● Provided passage
::::::::::

3D or not 3D? That is the question.

The novelty of being able to convert areas of different shades on an image into a representation of a three dimensional landscape, with the darkest areas the highest and the lighter areas lowest, was so exciting in 1976 that all sense of scientific caution was blown to the winds, and wildly exaggerated statements of the uniqueness of the Shroud and the precision of the image were published. In 1978, Ian Wilson wrote:

On the television screen to which the image analyser was linked was the Shroud figure, seen for the first time from the side, in perfect three-dimensional relief. (Wilson, Ian, The Turin Shroud (updated), Penguin, 1979)

This was nonsense of a high order. Not only did the image analyser not view the image from the side, but if it had done, it would have looked a bit like this:

This is because the image is hidden behind ‘walls’ derived from the lines of scorch marks which , being darker than the image, appear higher in the 3D representation. From a higher angle, we can see them more easily.

The obvious next step is to remove the scorch marks as best we can.

And now see if we get “perfect three dimensional relief” from the side.

Clearly not. And yet, more than twenty years after Wilson’s book, another author could write:

The image on the shroud […] is a perfect contour map of the body of the man in the shroud. (Antonacci, Mark, The Resurrection of the Shroud, M. Evans & Co., New York, 2000)

Undeterred by the absurdity of the claim, author after author goes on to announce that:

An ordinary photograph, being two dimensional, simply does not contain sufficient information relating to distance and proportions to be immediately translatable into a meaningful three-dimensional image. (Wilson, op. cit.)

This doesn’t mean much. All photographs are two dimensional, and the problem is that they usually contain rather more information regarding the position of the subject in relation to the camera, not less. In order to demonstrate the unsuitability of a ‘normal photograph’, John Jackson and Eric Jumper chose a photo of the pope of the time, Pius XI. The face is in three-quarter profile and brightly lit from the right.

Given the starkness of the light and the unequal shadows, it is hardly surprising that a 3D interpretation leave something to be desired!

Other investigators have used even less suitable photos as straw horses in an attempt to justify the claim of ‘uniqueness’ for the Shroud image. If they had made any effort to find an image equally devoid of shadows, or at least as best as they could find, they would have realised that the phenomenon of the Shroud is commonplace. Here is the best picture I could find of the pope with the minimum of shadow, and the 3D interpretation.

::::::::::

Data pulled from a collection:

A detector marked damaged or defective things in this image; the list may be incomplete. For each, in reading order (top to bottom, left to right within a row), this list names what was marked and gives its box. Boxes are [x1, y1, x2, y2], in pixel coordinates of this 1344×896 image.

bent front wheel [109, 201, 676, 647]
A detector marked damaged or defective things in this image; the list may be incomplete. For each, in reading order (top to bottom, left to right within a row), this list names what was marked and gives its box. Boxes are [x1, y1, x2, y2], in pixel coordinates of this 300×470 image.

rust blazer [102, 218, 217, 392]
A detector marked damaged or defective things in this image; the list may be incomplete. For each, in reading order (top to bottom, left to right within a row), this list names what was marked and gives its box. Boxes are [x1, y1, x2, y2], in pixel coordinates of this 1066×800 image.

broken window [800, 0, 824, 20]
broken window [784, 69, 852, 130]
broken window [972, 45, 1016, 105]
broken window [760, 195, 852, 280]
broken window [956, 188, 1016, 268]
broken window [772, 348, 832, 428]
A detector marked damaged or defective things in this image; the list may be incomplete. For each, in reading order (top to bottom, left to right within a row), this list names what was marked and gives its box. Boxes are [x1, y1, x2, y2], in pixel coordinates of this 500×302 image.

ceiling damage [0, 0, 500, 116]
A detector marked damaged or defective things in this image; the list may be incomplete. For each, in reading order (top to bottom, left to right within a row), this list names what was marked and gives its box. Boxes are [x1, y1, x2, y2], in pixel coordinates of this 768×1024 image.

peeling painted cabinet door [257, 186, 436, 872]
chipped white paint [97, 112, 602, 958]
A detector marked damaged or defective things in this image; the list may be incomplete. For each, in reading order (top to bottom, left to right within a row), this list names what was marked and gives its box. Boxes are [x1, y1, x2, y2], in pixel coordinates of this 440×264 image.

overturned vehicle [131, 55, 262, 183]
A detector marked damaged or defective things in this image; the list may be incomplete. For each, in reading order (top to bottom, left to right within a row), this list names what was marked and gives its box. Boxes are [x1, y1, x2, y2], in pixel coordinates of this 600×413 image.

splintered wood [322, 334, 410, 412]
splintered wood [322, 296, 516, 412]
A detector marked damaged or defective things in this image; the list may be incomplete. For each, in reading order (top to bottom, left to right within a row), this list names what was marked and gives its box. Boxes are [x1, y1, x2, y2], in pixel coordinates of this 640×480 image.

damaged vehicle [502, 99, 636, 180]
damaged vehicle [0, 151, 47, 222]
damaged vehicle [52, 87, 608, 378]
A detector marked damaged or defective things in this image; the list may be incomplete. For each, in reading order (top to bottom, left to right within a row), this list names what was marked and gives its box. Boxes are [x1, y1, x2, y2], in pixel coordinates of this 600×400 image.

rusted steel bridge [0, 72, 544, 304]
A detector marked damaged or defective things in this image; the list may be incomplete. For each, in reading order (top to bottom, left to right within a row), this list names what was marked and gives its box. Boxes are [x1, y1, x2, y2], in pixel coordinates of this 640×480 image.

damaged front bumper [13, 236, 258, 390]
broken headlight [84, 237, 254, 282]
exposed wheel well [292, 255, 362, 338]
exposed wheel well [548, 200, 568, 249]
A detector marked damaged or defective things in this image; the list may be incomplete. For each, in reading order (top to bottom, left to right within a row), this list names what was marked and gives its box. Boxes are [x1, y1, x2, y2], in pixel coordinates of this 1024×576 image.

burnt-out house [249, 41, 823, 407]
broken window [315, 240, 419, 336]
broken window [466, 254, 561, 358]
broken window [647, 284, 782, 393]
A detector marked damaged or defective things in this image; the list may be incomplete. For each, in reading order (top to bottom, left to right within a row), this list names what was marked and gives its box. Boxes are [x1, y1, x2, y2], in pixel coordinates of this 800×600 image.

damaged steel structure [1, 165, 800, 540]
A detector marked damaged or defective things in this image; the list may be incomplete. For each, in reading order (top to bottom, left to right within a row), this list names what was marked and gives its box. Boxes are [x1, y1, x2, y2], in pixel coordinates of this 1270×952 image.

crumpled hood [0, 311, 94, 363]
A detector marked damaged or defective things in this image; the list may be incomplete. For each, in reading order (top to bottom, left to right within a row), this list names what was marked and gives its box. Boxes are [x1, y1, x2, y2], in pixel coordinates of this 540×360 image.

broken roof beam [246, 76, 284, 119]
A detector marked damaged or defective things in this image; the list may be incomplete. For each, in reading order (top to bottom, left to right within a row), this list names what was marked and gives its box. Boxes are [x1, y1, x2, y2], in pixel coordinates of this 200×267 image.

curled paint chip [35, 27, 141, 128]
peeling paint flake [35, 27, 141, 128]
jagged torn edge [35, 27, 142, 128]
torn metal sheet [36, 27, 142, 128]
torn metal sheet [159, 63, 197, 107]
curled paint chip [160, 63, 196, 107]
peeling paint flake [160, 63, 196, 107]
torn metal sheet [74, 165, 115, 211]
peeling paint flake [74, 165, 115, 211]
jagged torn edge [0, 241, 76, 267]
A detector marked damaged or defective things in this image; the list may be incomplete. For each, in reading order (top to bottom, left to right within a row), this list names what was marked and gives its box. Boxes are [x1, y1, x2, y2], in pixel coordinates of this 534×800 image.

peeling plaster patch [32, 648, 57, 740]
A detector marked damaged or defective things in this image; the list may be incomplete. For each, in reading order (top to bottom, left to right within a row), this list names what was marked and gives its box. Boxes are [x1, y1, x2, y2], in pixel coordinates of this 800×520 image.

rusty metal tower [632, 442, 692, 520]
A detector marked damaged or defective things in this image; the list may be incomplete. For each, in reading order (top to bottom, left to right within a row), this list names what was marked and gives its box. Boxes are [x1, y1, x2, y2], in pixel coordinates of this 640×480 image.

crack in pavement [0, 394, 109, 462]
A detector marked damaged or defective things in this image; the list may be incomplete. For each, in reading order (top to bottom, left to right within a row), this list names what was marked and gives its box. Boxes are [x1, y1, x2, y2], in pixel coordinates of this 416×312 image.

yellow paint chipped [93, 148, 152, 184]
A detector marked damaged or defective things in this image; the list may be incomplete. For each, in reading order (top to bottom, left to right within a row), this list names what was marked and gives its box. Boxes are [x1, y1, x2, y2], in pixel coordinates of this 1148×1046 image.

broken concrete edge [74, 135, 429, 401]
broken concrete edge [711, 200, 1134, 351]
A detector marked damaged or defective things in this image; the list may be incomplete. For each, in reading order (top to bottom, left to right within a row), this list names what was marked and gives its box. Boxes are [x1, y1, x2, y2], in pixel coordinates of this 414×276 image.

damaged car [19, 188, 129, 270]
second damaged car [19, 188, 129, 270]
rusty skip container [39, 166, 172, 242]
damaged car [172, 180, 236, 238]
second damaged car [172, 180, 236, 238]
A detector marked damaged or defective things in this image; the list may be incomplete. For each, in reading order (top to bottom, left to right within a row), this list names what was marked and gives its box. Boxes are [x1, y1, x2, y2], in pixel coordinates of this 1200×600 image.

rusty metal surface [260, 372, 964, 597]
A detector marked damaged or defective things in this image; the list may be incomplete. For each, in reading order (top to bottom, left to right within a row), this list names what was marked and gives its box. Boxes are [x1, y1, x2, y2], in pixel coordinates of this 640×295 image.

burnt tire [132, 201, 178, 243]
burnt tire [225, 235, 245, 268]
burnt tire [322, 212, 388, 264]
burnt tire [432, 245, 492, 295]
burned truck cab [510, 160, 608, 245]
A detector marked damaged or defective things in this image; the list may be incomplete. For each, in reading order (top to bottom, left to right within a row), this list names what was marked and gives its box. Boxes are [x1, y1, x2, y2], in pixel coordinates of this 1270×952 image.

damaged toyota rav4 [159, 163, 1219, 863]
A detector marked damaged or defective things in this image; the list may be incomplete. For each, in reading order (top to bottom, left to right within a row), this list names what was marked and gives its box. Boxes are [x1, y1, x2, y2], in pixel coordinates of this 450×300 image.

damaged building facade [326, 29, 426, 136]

::::::::::

● Given problem
Proceed with the passage on 3D interpretations of the Shroud image, starting right after its final sentence. The listing was taken from a separate source.

● Answer
There is still a severe distortion below the nose, and the irregular colouration of the eyes is rather erratically rendered. Removing more shadow, and the distorting colour of the hair and eyes, here is a bust of the same pope.

This interpretation is a great deal better than the Shroud. Similar shadow-free, face-on portraits fare as well.

All of them, however, resemble bas reliefs a great deal better than they resemble fully three dimensional statues. This can be explored with regard to the idea that the Shroud is a ‘contour map’. It isn’t, of course, in the conventional sense, but it can easily be made to resemble one, by dividing the gradual shading of light and dark into areas of separate discrete shades, and using the edges of those areas as contour lines. Here is a comparison of the ‘contour map’ of the Shroud, with another derived from the slicing of a 3D model into layers.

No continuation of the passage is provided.